I haven't listened to very much of them since I'm more into screamo/emoviolence, but I like this track and all the other small number of tracks I've heard by them. It also has good production which might exclude it from being "trve kvlt" but that doesn't concern me.

Another American black metal band that I like is Wolves in the Throne Room.


----------



## Kjetil Heggelund (Jan 4, 2016)

Hey! Pig Destroyer has a new song out today. Maybe not the most brutal possible, but pretty hard


----------



## Bulldog (Nov 21, 2013)

Fredx2098 said:


> This thread isn't to convince people to like it.... It's for people who already like it.... Negative opinions are precluded by the title and post.


You can't preclude negative opinions in a discussion thread, and there's a lot to be negative about this extremely loud and raucous music.


----------



## starthrower (Dec 11, 2010)

The Napalm Death bored me to tears. I've heard a couple other bands similar to Deafheaven, but I don't dig the wall of sound guitars with the vocals buried in the mix. But I dug the Pig Destroyer. Their heavy riffing sounds great!


----------



## Merl (Jul 28, 2016)

I like Deafheaven and some Converge. I've heard bits of some of the rest you mentioned but others are new to me and not to my taste. My tastes are eclectic in metal but I prefer post-metal, melodeath and traditional stuff but I also have screamo, etc in my collection.


----------



## Merl (Jul 28, 2016)

Pig Destroyer is a great name. There's really no doubting what type of band they are with a name like that. You could almost say for certain they don't play soul music, without even hearing a note.


----------



## starthrower (Dec 11, 2010)

Bulldog said:


> You can't preclude negative opinions in a discussion thread, and there's a lot to be negative about this extremely loud and raucous music.

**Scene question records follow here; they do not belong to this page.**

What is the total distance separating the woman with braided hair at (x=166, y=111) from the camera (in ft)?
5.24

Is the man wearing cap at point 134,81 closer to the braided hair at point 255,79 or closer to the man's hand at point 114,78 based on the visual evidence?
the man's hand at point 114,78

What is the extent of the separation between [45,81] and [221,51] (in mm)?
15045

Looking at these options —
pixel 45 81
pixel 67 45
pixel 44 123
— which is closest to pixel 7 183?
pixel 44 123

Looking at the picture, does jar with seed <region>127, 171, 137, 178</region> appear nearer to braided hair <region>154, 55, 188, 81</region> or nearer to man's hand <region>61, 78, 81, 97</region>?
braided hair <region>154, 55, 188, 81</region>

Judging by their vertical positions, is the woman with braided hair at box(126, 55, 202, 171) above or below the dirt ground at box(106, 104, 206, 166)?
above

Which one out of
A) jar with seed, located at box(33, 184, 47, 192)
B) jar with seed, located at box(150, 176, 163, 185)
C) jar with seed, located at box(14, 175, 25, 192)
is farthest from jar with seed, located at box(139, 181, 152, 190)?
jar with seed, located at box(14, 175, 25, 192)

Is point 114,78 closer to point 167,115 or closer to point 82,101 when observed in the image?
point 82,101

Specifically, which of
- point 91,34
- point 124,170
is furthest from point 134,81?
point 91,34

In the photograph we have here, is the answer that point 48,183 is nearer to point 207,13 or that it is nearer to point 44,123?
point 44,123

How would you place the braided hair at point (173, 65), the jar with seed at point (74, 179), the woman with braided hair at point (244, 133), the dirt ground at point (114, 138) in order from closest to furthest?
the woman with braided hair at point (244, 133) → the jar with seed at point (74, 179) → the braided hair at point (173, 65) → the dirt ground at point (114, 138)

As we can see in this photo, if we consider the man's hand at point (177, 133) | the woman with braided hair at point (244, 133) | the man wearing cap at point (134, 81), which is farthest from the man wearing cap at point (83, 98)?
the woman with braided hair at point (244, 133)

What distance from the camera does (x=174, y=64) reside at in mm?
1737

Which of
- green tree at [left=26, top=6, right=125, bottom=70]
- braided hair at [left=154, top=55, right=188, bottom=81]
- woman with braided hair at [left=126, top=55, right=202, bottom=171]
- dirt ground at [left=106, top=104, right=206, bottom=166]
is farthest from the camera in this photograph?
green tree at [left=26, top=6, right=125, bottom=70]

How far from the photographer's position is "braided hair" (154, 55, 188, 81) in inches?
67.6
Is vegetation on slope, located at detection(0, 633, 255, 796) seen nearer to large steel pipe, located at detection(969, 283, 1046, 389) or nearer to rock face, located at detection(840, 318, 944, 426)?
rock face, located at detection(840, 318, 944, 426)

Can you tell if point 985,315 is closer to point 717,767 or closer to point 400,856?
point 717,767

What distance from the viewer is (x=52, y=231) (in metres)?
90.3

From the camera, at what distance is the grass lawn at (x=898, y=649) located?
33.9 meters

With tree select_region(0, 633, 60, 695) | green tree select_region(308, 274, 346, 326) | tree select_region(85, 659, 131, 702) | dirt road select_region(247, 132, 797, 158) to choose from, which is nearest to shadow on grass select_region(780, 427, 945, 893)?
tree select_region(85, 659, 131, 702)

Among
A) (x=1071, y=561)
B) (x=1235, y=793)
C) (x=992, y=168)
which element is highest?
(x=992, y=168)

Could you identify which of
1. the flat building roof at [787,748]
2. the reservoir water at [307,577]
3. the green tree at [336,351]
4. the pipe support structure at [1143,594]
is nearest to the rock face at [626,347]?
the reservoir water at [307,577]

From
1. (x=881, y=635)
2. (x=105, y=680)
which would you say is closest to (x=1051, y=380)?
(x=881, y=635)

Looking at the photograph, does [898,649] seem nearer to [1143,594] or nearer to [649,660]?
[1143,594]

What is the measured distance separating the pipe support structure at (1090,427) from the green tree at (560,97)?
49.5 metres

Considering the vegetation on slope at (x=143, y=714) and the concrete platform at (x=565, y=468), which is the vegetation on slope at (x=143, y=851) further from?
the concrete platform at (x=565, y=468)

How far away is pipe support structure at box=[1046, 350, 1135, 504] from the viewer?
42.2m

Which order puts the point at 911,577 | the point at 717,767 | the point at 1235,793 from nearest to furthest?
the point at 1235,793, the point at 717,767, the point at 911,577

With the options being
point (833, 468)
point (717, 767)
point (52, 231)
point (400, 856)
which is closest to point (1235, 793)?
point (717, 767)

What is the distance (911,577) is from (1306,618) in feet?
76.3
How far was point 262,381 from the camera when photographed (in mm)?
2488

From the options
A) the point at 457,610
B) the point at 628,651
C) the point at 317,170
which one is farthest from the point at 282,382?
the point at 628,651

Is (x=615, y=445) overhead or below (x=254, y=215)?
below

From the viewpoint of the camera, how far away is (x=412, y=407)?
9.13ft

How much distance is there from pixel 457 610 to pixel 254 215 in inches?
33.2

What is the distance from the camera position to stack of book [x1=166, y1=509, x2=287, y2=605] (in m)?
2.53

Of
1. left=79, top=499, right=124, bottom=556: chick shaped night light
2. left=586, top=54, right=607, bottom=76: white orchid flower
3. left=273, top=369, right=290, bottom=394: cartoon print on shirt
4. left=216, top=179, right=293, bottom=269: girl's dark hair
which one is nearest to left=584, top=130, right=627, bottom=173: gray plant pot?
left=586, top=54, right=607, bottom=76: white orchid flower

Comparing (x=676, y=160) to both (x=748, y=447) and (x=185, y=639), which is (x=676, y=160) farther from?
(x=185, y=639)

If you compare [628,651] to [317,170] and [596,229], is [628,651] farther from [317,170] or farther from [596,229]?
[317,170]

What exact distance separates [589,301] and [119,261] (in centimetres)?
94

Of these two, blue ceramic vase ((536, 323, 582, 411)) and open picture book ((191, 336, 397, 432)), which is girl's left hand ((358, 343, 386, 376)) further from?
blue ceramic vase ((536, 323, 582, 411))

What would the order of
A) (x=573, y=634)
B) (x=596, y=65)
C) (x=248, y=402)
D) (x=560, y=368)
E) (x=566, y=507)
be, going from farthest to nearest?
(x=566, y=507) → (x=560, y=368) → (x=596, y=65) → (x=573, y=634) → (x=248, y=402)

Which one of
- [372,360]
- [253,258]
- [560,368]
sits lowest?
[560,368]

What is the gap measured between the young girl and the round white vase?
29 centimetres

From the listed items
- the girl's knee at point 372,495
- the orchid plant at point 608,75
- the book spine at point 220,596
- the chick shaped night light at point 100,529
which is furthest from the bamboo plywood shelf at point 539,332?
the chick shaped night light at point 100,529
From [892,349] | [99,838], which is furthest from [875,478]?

There's always Barry Manilow or Humperdinck.


----------



## Fredx2098 (Jun 24, 2018)

Here's an album that's perhaps a more moderate good introduction to screamo that even my mom and some older relatives enjoy:


----------



## Fredx2098 (Jun 24, 2018)

It just seems a bit silly to see the title of this thread and come in and say "no" or belabor it.


----------



## Bulldog (Nov 21, 2013)

starthrower said:


> There's always Barry Manilow or Humperdinck.


No thanks. The schmaltz that comes out their mouths is hard to take; you can have them.


----------



## Bulldog (Nov 21, 2013)

Fredx2098 said:


> It just seems a bit silly to see the title of this thread and come in and say "no" or belabor it.


I just wanted to check it out - back off.


----------



## Fredx2098 (Jun 24, 2018)

Bulldog said:


> I just wanted to check it out - back off.


I just don't see the point in saying that there are a lot of negative things to say about this music. I'm well aware. I don't need to learn that people don't like it and why they don't like it. I already know. Feel free to be as negative as you want I suppose, but I don't see what it adds.


----------



## Bulldog (Nov 21, 2013)

Fredx2098 said:


> I just don't see the point in saying that there are a lot of negative things to say about this music. I'm well aware. I don't need to learn that people don't like it and why they don't like it. I already know. Feel free to be as negative as you want I suppose, but I don't see what it adds.


What it adds is my opinion. You're making a big deal out of very little. I made one short posting expressing my dislike of the videos you offered. Actually, I wouldn't have posted anything if you didn't use the word "precluded" or another word of like meaning.


----------



## Fredx2098 (Jun 24, 2018)

Bulldog said:


> What it adds is my opinion. You're making a big deal out of very little. I made one short posting expressing my dislike of the videos you offered. Actually, I wouldn't have posted anything if you didn't use the word "precluded" or another word of like meaning.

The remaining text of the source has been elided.